Meet Tyler Jonhson: Exeter's Record-Breaking Runner
Those of you
affiliated with our university’s Athletics Club may well be familiar with the
name Tyler Johnson. For those whom that name rings no bells of recognition,
however, Tyler, in short, is the quickest man on campus.
The second year
Philosophy student broke his previous 200m university record, earning himself
an admirable fourth place finish, with a time of 21.62s at the Men’s British
Athletics League meet on Sunday 27th May – an event that attracts
the competition of the country’s best athletes.
Perspective on how
fast Tyler’s record breaking race was can be gauged via Adam Gamili, for
instance, the event’s winner from Blackheath and Bromley Athletics Club, who
finished with a time of 20.75s – 0.10s off the required standards for Olympic
qualification and 0.22s off the Commonwealth Record.
In regard to the
race, Tyler said: “earlier that day (in the 100m) I ran
10.99s into a big headwind of -1.8 meters per second and had a good start so I
knew from that run (that I would run well in the 200m). I had lane one and
didn’t run the bend as well as I have before but the straight was fine. I knew
if I hit the bend harder, then, and got the transition right I could hopefully
go 21.5s or perhaps even 21.4s”.
Whilst Tyler, the reigning 100m and 200m
Devon County champion, has now established himself as the region’s finest
sprinter (Sunday’s 21.62s lifted him to the top of the South West rankings), athletics
has not always been the focus of his aspiration. In fact, only after his P.E
teacher suggested he should consider sprinting did Tyler begin to do during the
daybreak of his teenage years.
With a time of 14 seconds, his first
competitive race in the 100m contrasted somewhat to his current personal best
of 10.7. “By the end of the year, though, I had got down to 12.3s in the 100m
and 25.2s in the 200m,” Tyler says, “and from then I eventually had to give up
football and rugby after running got more serious.
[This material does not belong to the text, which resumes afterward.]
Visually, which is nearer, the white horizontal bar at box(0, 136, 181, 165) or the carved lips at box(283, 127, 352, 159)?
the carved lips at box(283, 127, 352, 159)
A broken collarbone then
meant I had to have a metal plate inserted, which meant I had to give up
contact sports like rugby at school.”
When asked whether he could run even
faster than 21.62s in the 200m, Tyler responded: “I believe I can. This year I
always said after the indoor season that I was looking to run 21.6s, and that
at an absolute push I could perhaps run 21.4s. With favorable conditions and a
good race I’m hoping sub 21.6s will come on the 10th June at the
Bedford International Games or at Nationals the week later – Bedford is a quick
track especially when the conditions are right.”
When questioned,
also, about the who stands the best chance of catching Jamaica’s speedster, Usain
Bolt, at this year’s Olympics, Tyler replied: “Tyson
Gay in the 100m and Yohan Blake in the 200m.” With Blake running 9.82s at the
beginning of May, Gay returning to full fitness and Bolt running his slowest
ever 100m time recently (10.04s), your predictions, Tyler, may well be proved
to be true by the end of this sport-filled summer.